> **Instructions to follow**:
Print the full listing exactly.

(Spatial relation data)

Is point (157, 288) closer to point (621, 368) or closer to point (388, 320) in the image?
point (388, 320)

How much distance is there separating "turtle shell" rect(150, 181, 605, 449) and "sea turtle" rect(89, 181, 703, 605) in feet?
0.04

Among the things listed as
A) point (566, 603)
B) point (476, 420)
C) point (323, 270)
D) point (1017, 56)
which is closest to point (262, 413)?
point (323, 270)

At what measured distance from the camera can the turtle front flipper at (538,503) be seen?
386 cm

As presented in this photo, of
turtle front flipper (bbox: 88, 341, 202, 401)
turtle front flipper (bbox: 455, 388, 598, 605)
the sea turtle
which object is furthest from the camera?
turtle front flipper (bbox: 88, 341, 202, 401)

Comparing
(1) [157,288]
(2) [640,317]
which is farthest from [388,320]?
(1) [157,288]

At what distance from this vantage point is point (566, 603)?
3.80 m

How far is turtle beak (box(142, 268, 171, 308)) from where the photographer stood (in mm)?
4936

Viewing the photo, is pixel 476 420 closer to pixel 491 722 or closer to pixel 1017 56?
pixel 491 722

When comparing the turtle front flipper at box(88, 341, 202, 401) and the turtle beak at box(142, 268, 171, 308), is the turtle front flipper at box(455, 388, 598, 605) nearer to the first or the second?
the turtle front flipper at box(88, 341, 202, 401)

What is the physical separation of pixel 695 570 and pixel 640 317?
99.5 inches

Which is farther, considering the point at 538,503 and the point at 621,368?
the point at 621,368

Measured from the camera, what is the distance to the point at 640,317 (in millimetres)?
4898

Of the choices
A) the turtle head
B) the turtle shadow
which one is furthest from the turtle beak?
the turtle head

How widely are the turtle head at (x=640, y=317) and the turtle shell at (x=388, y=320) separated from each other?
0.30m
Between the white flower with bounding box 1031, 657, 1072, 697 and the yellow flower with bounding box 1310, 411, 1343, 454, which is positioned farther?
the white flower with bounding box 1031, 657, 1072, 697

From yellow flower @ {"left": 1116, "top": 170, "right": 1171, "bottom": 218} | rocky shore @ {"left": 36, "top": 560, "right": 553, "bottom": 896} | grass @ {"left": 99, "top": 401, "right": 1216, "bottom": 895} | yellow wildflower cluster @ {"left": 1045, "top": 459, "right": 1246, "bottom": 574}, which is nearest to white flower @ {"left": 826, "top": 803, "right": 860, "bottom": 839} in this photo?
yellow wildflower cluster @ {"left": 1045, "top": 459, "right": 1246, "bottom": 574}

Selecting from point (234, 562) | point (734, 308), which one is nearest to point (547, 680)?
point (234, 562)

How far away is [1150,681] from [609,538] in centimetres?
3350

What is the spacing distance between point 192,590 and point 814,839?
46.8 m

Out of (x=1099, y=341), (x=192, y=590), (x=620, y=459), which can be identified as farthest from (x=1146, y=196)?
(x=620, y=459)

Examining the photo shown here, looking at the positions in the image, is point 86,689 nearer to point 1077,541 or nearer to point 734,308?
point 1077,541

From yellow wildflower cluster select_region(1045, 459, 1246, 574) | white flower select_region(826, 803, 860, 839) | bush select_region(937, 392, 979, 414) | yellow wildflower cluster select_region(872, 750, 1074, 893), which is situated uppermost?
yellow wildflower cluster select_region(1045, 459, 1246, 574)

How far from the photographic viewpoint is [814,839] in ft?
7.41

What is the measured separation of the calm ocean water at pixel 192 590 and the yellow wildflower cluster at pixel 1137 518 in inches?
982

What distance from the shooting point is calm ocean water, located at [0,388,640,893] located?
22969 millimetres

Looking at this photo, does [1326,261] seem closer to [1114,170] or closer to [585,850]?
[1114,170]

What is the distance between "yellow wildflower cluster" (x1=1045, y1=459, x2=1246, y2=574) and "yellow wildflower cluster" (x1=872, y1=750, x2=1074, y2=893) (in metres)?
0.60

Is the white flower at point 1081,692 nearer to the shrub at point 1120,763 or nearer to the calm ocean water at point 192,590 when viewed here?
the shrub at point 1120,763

> **Task result**:
Is point (157, 288) closer to point (621, 368) or closer to point (388, 320) in the image?
point (388, 320)

How much distance is there separating "turtle shell" rect(150, 181, 605, 449) and "sea turtle" rect(89, 181, 703, 605) in feet?
0.04

Among the things listed as
A) point (566, 603)
B) point (476, 420)
C) point (323, 270)
D) point (1017, 56)
which is closest to point (262, 413)?
point (323, 270)

At what measured distance from the camera can the turtle front flipper at (538,503) be seen?
386 cm

As presented in this photo, of
turtle front flipper (bbox: 88, 341, 202, 401)
turtle front flipper (bbox: 455, 388, 598, 605)
the sea turtle
which object is furthest from the camera?
turtle front flipper (bbox: 88, 341, 202, 401)

Comparing
(1) [157,288]
(2) [640,317]
which is farthest from [388,320]?
(1) [157,288]

At what distance from this vantage point is point (566, 603)?
3.80 m

How far is turtle beak (box(142, 268, 171, 308)) from where the photographer stood (in mm)?
4936

Viewing the photo, is pixel 476 420 closer to pixel 491 722 or closer to pixel 1017 56?
pixel 491 722

When comparing the turtle front flipper at box(88, 341, 202, 401) and the turtle beak at box(142, 268, 171, 308), is the turtle front flipper at box(455, 388, 598, 605) nearer to the first or the second?
the turtle front flipper at box(88, 341, 202, 401)

What is the physical separation of pixel 695 570 and pixel 640 317?
99.5 inches

Which is farther, considering the point at 538,503 and the point at 621,368?
the point at 621,368

Measured from the camera, what is the distance to the point at 640,317 (in millimetres)?
4898

Of the choices
A) the turtle head
B) the turtle shadow
which one is furthest from the turtle beak?
the turtle head

How widely are the turtle head at (x=640, y=317) and the turtle shell at (x=388, y=320) separated from each other?
0.30m
Between the white flower with bounding box 1031, 657, 1072, 697 and the yellow flower with bounding box 1310, 411, 1343, 454, which is positioned farther?
the white flower with bounding box 1031, 657, 1072, 697

From yellow flower @ {"left": 1116, "top": 170, "right": 1171, "bottom": 218} | rocky shore @ {"left": 36, "top": 560, "right": 553, "bottom": 896} | grass @ {"left": 99, "top": 401, "right": 1216, "bottom": 895} | yellow wildflower cluster @ {"left": 1045, "top": 459, "right": 1246, "bottom": 574}, which is nearest to white flower @ {"left": 826, "top": 803, "right": 860, "bottom": 839} in this photo?
yellow wildflower cluster @ {"left": 1045, "top": 459, "right": 1246, "bottom": 574}

Selecting from point (234, 562) | point (734, 308), which one is nearest to point (547, 680)?
point (234, 562)

How far away is [1150,681] from [609,538] in centimetres?
3350

What is the spacing distance between point 192,590 and point 814,839?
46.8 m

Out of (x=1099, y=341), (x=192, y=590), (x=620, y=459), which can be identified as farthest from (x=1146, y=196)?
(x=620, y=459)

Examining the photo shown here, looking at the positions in the image, is point 86,689 nearer to point 1077,541 or nearer to point 734,308?
point 1077,541

From yellow wildflower cluster select_region(1045, 459, 1246, 574) | white flower select_region(826, 803, 860, 839) | bush select_region(937, 392, 979, 414) | yellow wildflower cluster select_region(872, 750, 1074, 893), which is situated uppermost?
yellow wildflower cluster select_region(1045, 459, 1246, 574)

How far from the photographic viewpoint is [814,839] in ft?
7.41

What is the measured separation of the calm ocean water at pixel 192 590 and the yellow wildflower cluster at pixel 1137 518 in inches?
982

What distance from the shooting point is calm ocean water, located at [0,388,640,893] located?
22969 millimetres

Looking at this photo, does [1326,261] seem closer to [1114,170] or closer to [585,850]?
[1114,170]

What is the distance between "yellow wildflower cluster" (x1=1045, y1=459, x2=1246, y2=574) and "yellow wildflower cluster" (x1=872, y1=750, x2=1074, y2=893) (in metres)?
0.60

Is the white flower at point 1081,692 nearer to the shrub at point 1120,763 or nearer to the calm ocean water at point 192,590 when viewed here?
the shrub at point 1120,763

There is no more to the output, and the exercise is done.